The Good, the Bad and the GUI - ad93611
http://www.haskell.org/pipermail/haskell-cafe/2014-August/115586.html
======
jasode
>There is no excuse for a spreadsheet quietly taking a never-assigned cell as
zero, but indeed it does. WHAT THE HELL WERE THESE PEOPLE SMOKING?

I think the head scratching about Excel's (and probably other spreadsheets)
behavior on _empty cells_ is misguided. Yes, if you have a computer scientist
mindset then it might seem very mathematically satisfying to have strict
rigorous logic around empty cells but we're getting into 3-valued NULL
handling like databases. That type of extra logic checking is misplaced
considering the origins of spreadsheets (e.g. Dan Bricklin's VisiCalc) as a
_business computation_ tool instead of a GUI for an E.F. Codd relational db.

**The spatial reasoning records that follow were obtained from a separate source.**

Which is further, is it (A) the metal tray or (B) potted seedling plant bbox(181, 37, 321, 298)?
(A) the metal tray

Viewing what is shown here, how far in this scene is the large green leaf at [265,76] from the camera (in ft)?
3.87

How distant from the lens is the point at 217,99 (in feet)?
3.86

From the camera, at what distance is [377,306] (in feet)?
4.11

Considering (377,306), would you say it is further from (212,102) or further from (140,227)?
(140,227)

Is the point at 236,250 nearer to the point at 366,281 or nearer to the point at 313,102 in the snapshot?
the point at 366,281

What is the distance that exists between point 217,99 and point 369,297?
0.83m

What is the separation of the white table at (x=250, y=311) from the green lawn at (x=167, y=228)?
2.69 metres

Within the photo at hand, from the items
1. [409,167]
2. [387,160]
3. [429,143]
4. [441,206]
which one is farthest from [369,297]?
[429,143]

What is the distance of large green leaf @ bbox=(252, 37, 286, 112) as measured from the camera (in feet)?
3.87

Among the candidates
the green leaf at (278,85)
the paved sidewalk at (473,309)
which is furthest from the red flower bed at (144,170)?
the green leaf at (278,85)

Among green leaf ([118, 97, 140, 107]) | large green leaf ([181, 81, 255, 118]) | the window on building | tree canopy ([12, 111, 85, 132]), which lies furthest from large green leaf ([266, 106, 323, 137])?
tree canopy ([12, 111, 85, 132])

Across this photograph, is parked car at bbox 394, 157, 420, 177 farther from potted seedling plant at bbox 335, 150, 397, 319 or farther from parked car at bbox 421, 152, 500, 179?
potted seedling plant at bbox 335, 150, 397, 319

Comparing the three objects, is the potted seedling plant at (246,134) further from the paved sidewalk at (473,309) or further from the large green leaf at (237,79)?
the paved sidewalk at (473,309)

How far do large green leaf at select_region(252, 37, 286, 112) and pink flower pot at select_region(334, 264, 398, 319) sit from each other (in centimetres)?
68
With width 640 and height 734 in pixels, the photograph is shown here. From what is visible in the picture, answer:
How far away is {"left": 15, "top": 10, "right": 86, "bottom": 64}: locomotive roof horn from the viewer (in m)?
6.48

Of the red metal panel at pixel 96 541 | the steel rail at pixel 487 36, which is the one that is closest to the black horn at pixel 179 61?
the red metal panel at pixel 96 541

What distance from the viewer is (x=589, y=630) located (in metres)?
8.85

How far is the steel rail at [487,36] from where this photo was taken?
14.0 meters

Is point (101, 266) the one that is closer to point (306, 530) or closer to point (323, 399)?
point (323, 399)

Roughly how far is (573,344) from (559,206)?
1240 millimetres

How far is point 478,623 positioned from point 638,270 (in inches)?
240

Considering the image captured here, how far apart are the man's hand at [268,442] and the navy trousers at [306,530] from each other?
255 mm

If a particular power user finds the typical "null" cell behavior to be
"wrong", he can add formulas to his cells such as:

=IF(ISBLANK(C3), NA(), C3)

... such that #NA# (Excel's quasi "null") propagates throughout any SUM() and
other calculations.

However, imagine if the situation was reversed and we had an alternate
universe where Excel propagated empty cells as #NA# instead of zero to satisfy
the logic of computer scientists. We'd inevitably have:

1) Microsoft adds a button wizard on the toolbar to bulk fill "null" cells
with 0.

2) User forums with power-users trading VBA macros to fill in zeros of empty
cells. _" Ugh! How do I get rid of all these useless #NA# littering my
spreadsheet???"_

3) Microsoft adds an user option checkbox to "treat empty cells as zero
instead of #NA#" \-- which everyone ends up activating as a defacto setting.
This cancels out the strict null handling the computer scientists were
imposing on the spreadsheet!

I contend this alternate universe scenario is much worse for business users of
Excel. In other words, you can't "force fit" the concept of NULL as a default
where it is not natural. The end users will just work their way around it.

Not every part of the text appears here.